What The Bible Doesn’t Say (Part 1)


I have a friend who once preached for about 15 minutes on Hezekiah 2:15 “Cleanliness is next to godliness.”  What was his point; and what is mine?  Do we listen?  Do we know the Word? Are we just too polite to object? Or worse still, too unsure of ourselves to challenge that which isn’t right?

Sometimes our studies need to involve us in each of these questions.  Are we listening to the Word?  Not just from the pulpit, but from the Book itself?  Are our eyes open to what it is actually telling us?

I will begin here.  Sometimes there are things we assume are scriptural, that are not (this also fits in with our second question of “Do we know the Word?”. But, there are truths and teachings in the Bible that sometimes we need to look for!

One clear example of this is “the Trinity.”  If you Google it, check the concordances, or diligently search the Scriptures – you will NOT find the word in the Bible anywhere.  Does this mean it is one of those Hezekiah passages? NO. While the word does not appear, the reality of the concept is plain!

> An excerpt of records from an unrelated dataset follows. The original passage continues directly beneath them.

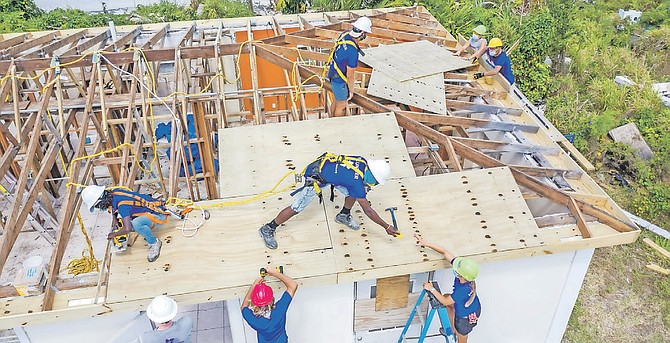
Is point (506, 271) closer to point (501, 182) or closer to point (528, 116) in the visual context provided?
point (501, 182)

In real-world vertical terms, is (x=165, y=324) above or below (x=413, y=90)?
below

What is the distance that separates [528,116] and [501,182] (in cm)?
238

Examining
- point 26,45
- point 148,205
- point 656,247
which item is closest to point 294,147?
point 148,205

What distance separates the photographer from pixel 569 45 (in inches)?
632

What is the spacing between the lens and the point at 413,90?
866 centimetres

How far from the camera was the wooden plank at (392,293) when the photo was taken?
6195mm

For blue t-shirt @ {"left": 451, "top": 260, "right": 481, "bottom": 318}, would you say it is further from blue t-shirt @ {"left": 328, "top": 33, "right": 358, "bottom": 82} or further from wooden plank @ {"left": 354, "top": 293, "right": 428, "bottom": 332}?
blue t-shirt @ {"left": 328, "top": 33, "right": 358, "bottom": 82}

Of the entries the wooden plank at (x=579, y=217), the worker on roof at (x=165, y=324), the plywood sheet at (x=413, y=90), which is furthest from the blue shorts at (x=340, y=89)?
the worker on roof at (x=165, y=324)

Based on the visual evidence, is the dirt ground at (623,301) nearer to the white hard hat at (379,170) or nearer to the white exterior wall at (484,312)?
the white exterior wall at (484,312)

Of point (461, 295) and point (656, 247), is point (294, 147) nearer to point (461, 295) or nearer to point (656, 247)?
point (461, 295)

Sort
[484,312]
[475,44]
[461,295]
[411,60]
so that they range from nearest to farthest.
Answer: [461,295]
[484,312]
[411,60]
[475,44]

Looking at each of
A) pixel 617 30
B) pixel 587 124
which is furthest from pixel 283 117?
pixel 617 30

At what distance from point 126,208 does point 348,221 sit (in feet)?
8.53

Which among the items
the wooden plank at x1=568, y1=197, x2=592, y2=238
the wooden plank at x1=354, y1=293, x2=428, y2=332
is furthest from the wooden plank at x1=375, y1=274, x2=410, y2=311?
the wooden plank at x1=568, y1=197, x2=592, y2=238
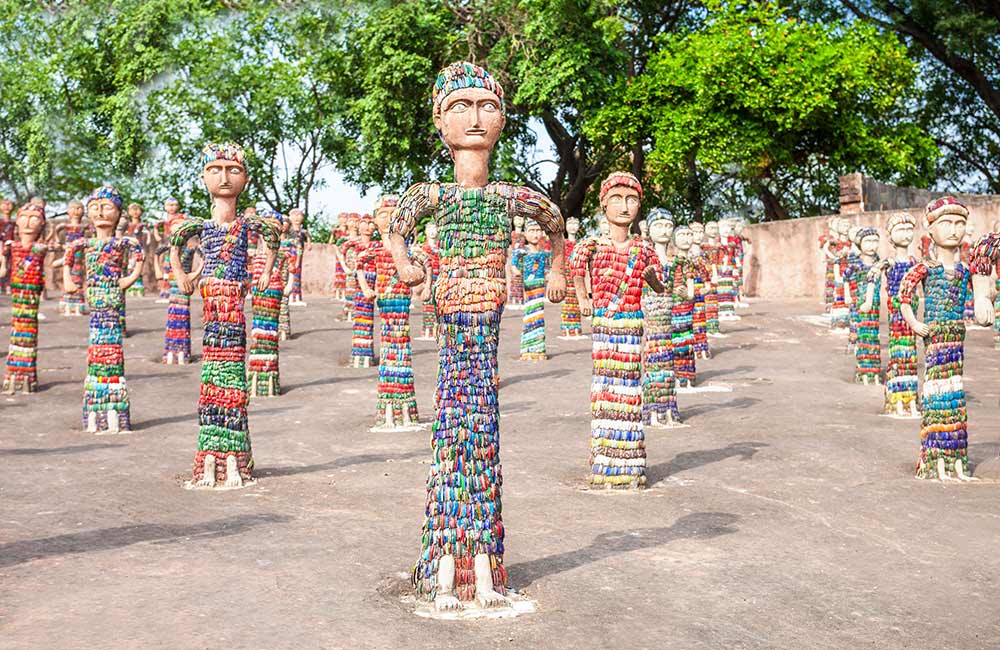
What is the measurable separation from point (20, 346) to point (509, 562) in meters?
10.7

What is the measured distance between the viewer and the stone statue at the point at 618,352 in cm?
945

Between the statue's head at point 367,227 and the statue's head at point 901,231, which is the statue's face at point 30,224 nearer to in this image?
the statue's head at point 367,227

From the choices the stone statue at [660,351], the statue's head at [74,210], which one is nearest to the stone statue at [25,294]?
the statue's head at [74,210]

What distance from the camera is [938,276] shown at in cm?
977

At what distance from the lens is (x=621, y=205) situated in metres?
9.65

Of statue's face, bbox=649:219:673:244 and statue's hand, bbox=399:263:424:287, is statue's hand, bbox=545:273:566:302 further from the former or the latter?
statue's face, bbox=649:219:673:244

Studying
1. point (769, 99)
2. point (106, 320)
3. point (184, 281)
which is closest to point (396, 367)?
point (106, 320)

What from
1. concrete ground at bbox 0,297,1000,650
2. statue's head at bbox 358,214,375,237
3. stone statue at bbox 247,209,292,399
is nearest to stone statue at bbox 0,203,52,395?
concrete ground at bbox 0,297,1000,650

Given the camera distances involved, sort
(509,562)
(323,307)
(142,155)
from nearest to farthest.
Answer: (509,562) → (323,307) → (142,155)

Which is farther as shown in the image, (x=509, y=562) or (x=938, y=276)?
(x=938, y=276)

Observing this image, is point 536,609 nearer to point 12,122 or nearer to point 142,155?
point 142,155

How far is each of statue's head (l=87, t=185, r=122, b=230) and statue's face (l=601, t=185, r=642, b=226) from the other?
5.79m

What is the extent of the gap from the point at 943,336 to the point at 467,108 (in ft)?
17.7

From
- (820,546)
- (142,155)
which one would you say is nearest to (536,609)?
(820,546)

The baptism account of Jesus is the easiest starting point in our search for the Trinity. Matthew 3:16-17 tells us: As soon as Jesus was baptized, he went up out of the water. At that moment heaven was opened, and he saw the Spirit of God descending like a dove and alighting on him. And a voice from heaven said, “This is my Son, whom I love; with him I am well pleased (NIV).” So Jesus is present – check, and the Spirit of God descends – check, and a voice from heaven speaks of a son, therefore the speaker is a parent [Father] – check.  Jesus (God the Son), the Voice (God the Father), and the dove-like spirit (God the Holy Spirit) are all evidenced. Here is God in a triune nature – or  the Trinity.  

Jesus makes several references to God as His Father [John 16:28; Matthew 26:39; John 5:19] and promises the coming of an advocate and comforter (The Spirit) [John 14:15-17]. These elements of fundamental Christian belief then are evident, even if the “word” doesn’t appear.  The idea does.

Far more interesting to me, but no more important, is the opening of both John’s Gospel, and the Book of Genesis.  Both are similar in their introduction.  John begins: “In the beginning was the Word, and the Word was with God, and the Word was God. He was in the beginning with God. All things came into being through Him, and apart from Him nothing came into being that has come into being. In Him was life, and the life was the Light of men (verses 1-4 NIV).” and Genesis: “In the beginning, God created the heavens and the earth. . . .”  Both speak of the creative act of God.  But John clearly states that the Word (Logos) was present with the creator, and was intimately connected with the creative act.  It is interesting that the Greek text uses Logos or Word to describe the “One who would become flesh and dwell among us (that is the Son).” It goes on to say that without Him, nothing that was made would have been made.  So look at Genesis, it is indeed Word that is involved in the creative act. Each of the six days of creation begin with God “saying” “Let there be . . .”.

Hebrew linguistics also adds to our search for the Trinity.  “In the beginning Elohim created . . . .” In Hebrew the ending of the word in an “IM” denotes masculine plurality.  Yet, the God who is creating – is creating as a singular being. In Judaism, the use of Elohim is always seen as a singular. Yet, this does not preclude that in its origins it was a recognition of the nature of God’s plural nature.

One rabbi [Singer] has argued that since it is understood to be a singular, and used as such, we should overlook the use of “IM”in this case as meaningless.  He goes on to discuss “the Hebrew word חַיִים (chayim), meaning “life.” Notice [he says] that this word contains the identical plural suffix “im,” as in Elohim, yet it repeatedly means “life”, in the singular, throughout the Bible” [see Genesis 27:46 and Job 10:12]. With all due respect to the rabbi, whose Hebrew must be infinitely better than mine; it ignores another key theological point: We are made in God’s image (Genesis 1:27) and this can be argued that we too are triune in nature having body, mind and spirit. This human creation passage returns us to our Elohim point.

The construction of previous verse in the Adam account is interesting: Then God said, “Let Us make man in Our image, according to Our likeness; and let them rule over the fish of the sea and over the birds of the sky and over the cattle and over all the earth, and over every creeping thing that creeps on the earth (verse 26 NASV).” God (singular, yet with plural construction) creates (using the singular verb) “in Our (plural)” image.

So, what doesn’t the Bible say?  It doesn’t say “Trinity.” But, it does teach it!